Can anyone tell me what types of locomotives were used in the 1964 movie "The Train" with Burt Lancaster? 

Dave Young 
Santa Fe, Texas


----------



## Tom Leaton (Apr 26, 2008)

Dave- 

Here are two links to discussions, and a third link to a site that has stills from the film. (You can paste the URLs.) 

I don't recognize the locomotives. 

They appear to be a prewar design and are almost certainly French (in my view) as the filming took place in outside of Paris in the late 1960s. 

cheers 

TUL 
'


----------



## CCSII (Jan 3, 2008)

*RE: "The Train" Locomotives*

Links? Links?


----------



## artgibson (Jan 2, 2008)

Here is the link to the train crash in the movie 
http://www.youtube.com/watch?v=HmsxtErEVrw 
Hope you can find out what engine it is. 
One of the comments on the film was that it had to be a French Loco since the film was done in France and during the war the action itself took place there. Hope this helps you Dave the "Coal" 
man.


----------



## Chris Scott (Jan 2, 2008)

Posted By Dave -- Use Coal on 05/09/2008 10:28 AM
Can anyone tell me what types of locomotives were used in the 1964 movie "The Train" with Burt Lancaster?" border=0> 
Dave Young 
Santa Fe, Texas




Steam


----------



## Dave -- Use Coal (Feb 19, 2008)

"Steam" is not exactly the answer I was looking for but, granted, it is a correct answer.


----------



## Garry Paine (Jan 2, 2008)

The trailer shows it to be loco "230 B 711", if I read it correctly. The SNCF 230B class is a 4-6-0, which is what the loco appears to be. 
http://orion.math.iastate.edu/jdhsmith/term/slfrsncf.htm has a list of SNCF steam locos and a little data on the 230B class. 
One of the movie sites notes a blooper in that some of the steam locos in the film are post WWII. 

Garrett


----------



## Taperpin (Jan 6, 2008)

*RE: "The Train" Locomotives*

Looking at a still on the U tube just before the crash ..230B you can see two tail rods below the smokebox and out side cylinders as well so: a 4 cylinder compound,, the "Crampton" steam pipes to the outside High pressure cylinders are there[but look to be without casings. insulation is visible.] cab style and front window shades . 6wheel tender..and two reach rods to the independent high and low pressure valve gears, on the left hand side. most likely a "Est" 4-6-0 mixed traffic built 1901-1912 and in her very final days in 1964! 
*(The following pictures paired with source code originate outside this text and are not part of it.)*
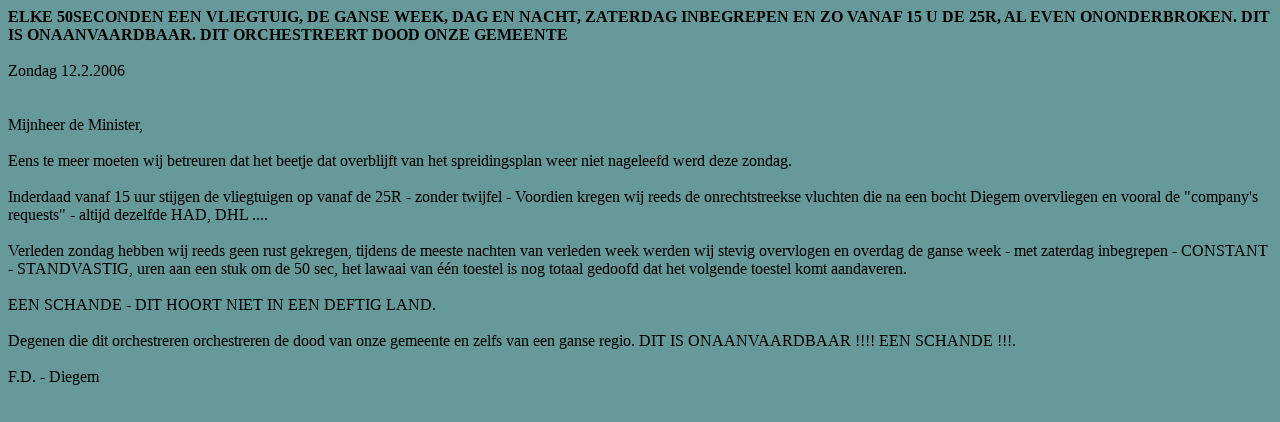

--- FILE ---
content_type: text/html
request_url: http://actie-noordrand.be/UwReacties/UwReacties12022006.htm
body_size: 1125
content:
<html>

<head>
<meta http-equiv="Content-Language" content="nl-be">
<meta name="GENERATOR" content="Microsoft FrontPage 5.0">
<meta name="ProgId" content="FrontPage.Editor.Document">
<meta http-equiv="Content-Type" content="text/html; charset=windows-1252">
<title>Elke 50seconden een vliegtuig</title>
<style>
<!--
p.MsoBodyText
	{margin-bottom:.0001pt;
	font-size:12.0pt;
	font-family:"New York";
	color:black;
	font-weight:bold; margin-left:0cm; margin-right:0cm; margin-top:0cm}
p.MsoNormal
	{mso-style-parent:"";
	margin-bottom:.0001pt;
	font-size:12.0pt;
	font-family:"New York";
	margin-left:0cm; margin-right:0cm; margin-top:0cm}
div.Section1
	{page:Section1;}
p
	{margin-right:0cm;
	margin-left:0cm;
	font-size:12.0pt;
	font-family:"Times New Roman"}
-->
</style>
</head>

<body link="#000000" vlink="#000000" alink="#000000" bgcolor="#669999">

<p class="MsoNormal"><span style="text-transform: uppercase"><b>Elke 50seconden 
een vliegtuig, de ganse week, dag en nacht, zaterdag inbegrepen en zo vanaf 15 u 
de 25R, al even ononderbroken. DIT IS ONAANVAARDBAAR. Dit orchestreert dood onze 
gemeente</b></span></p>
<p class="MsoNormal"><br>
Zondag 12.2.2006<br>
<br>
<br>
<font size="3">Mijnheer de Minister,<br>
</font><br>
<font size="3">Eens te meer moeten wij betreuren dat het beetje dat overblijft 
van het spreidingsplan weer niet nageleefd werd deze zondag.<br>
</font><br>
<font size="3">Inderdaad vanaf 15 uur stijgen de vliegtuigen op vanaf de 25R - 
zonder twijfel - Voordien kregen wij reeds de onrechtstreekse vluchten die na 
een bocht Diegem overvliegen en vooral de &quot;company's requests&quot; - altijd dezelfde 
HAD, DHL ....<br>
</font><br>
<font size="3">Verleden zondag hebben wij reeds geen rust gekregen, tijdens de 
meeste nachten van verleden week werden wij stevig overvlogen en overdag de 
ganse week - met zaterdag inbegrepen - CONSTANT - STANDVASTIG, uren aan een stuk 
om de 50 sec, het lawaai van één toestel is nog totaal gedoofd dat het volgende 
toestel komt aandaveren.<br>
</font><br>
<font size="3">EEN SCHANDE - DIT HOORT NIET IN EEN DEFTIG LAND.<br>
</font><br>
<font size="3">Degenen die dit orchestreren orchestreren de dood van onze 
gemeente en zelfs van een ganse regio. DIT IS ONAANVAARDBAAR !!!! EEN SCHANDE 
!!!.<br>
</font><br>
<font size="3">F.D. - Diegem<br>
&nbsp;</font></p>

</body>

</html>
The loco it hits is avery! old 0-6-0 dating from the 1880s outside cylinders and Stephenson gear as well..France and spain had these in numbers and some lasted a very long time, pottering about in yards.


----------



## Dave -- Use Coal (Feb 19, 2008)

I have a DVD copy of the movie. I will take a look to see if it has a copy of the trailer included. 

If I read the information in the chart correctly, the engine is the French version of the Prussian P8. Does anyone know if I read this chart correctly? 

Dave


----------



## Taperpin (Jan 6, 2008)

*RE: "The Train" Locomotives*

Dave, 
The Prussian P8 was a 2 cylinder Simple designed by Garbe. the Est where 4 cylinder Compunds designed by Salomon, but designed for similar duties..two more diffrent designs would be hard to find! if the chart state that, then its an error.


----------



## Garry Paine (Jan 2, 2008)

Thanks for explaining that the locos were compounds; that helps the SCNF table make more sense. 

Garrett


----------